— start of Records for this exercise —

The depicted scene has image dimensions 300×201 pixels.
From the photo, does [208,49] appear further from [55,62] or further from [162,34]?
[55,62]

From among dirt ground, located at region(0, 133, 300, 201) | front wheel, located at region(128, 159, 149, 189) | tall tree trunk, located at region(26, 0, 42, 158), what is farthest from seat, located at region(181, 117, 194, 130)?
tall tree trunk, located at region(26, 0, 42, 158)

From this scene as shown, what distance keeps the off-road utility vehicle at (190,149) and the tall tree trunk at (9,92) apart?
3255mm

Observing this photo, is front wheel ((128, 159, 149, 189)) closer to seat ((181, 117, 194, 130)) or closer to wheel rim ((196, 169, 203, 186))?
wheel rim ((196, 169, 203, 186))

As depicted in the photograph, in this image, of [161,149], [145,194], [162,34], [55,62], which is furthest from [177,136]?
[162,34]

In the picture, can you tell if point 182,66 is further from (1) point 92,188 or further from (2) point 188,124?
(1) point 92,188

— end of Records for this exercise —
— start of Records for this exercise —

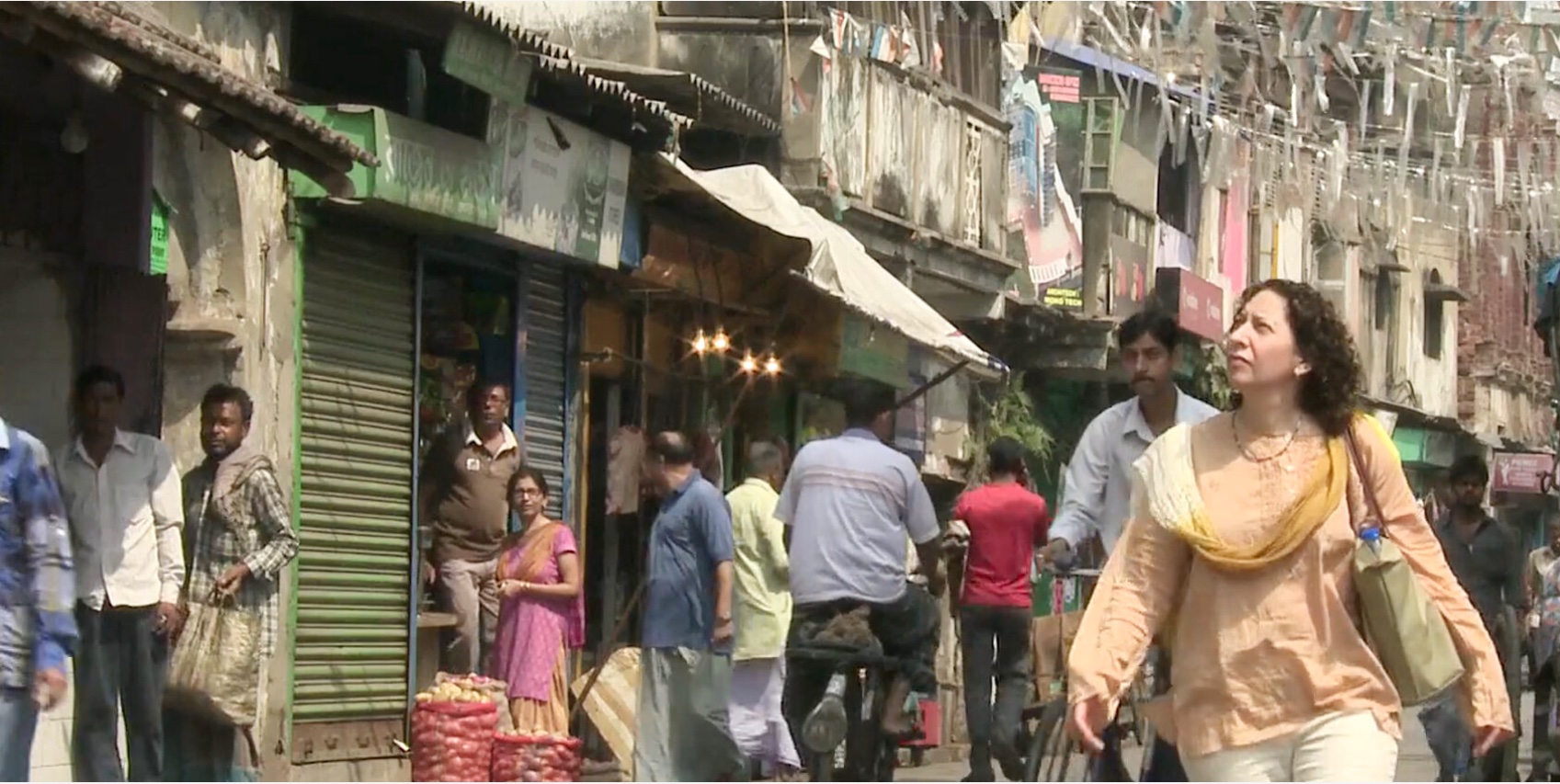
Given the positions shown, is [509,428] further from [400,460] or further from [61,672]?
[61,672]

— end of Records for this exercise —
— start of Records for this exercise —

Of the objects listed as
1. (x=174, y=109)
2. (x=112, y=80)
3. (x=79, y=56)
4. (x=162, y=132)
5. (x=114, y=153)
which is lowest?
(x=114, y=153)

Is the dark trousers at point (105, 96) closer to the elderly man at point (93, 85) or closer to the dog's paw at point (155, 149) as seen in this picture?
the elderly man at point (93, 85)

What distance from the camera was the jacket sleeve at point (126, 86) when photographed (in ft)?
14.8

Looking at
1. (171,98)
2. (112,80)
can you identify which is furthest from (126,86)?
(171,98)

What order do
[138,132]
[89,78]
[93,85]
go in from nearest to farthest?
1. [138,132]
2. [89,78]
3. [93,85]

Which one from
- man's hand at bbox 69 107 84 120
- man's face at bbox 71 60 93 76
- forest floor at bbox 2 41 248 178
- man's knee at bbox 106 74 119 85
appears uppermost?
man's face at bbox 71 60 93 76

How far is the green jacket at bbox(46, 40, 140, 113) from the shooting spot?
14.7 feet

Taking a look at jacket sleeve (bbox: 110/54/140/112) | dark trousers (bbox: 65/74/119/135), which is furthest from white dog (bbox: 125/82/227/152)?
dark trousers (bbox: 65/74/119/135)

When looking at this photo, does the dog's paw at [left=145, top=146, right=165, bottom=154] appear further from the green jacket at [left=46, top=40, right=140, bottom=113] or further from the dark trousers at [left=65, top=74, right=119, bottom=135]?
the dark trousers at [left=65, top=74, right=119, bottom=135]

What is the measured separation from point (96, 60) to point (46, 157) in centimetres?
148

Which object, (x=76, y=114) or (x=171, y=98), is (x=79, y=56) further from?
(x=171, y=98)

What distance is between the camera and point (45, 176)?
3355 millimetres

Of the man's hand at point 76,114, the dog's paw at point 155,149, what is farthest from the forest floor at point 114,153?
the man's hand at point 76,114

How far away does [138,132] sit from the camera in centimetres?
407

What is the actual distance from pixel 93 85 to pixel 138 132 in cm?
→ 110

— end of Records for this exercise —

# Prompt
Find and copy every line in the entries above that contains the word "jacket". Matches must have the same case.

# Output for this exercise
What distance from the camera was the jacket sleeve at point (126, 86) when photographed (in ft)?
How far is the green jacket at bbox(46, 40, 140, 113) from the shooting spot?
Taking a look at jacket sleeve (bbox: 110/54/140/112) | dark trousers (bbox: 65/74/119/135), which is furthest from white dog (bbox: 125/82/227/152)?
When looking at this photo, does the dog's paw at [left=145, top=146, right=165, bottom=154] appear further from the green jacket at [left=46, top=40, right=140, bottom=113] or further from the dark trousers at [left=65, top=74, right=119, bottom=135]?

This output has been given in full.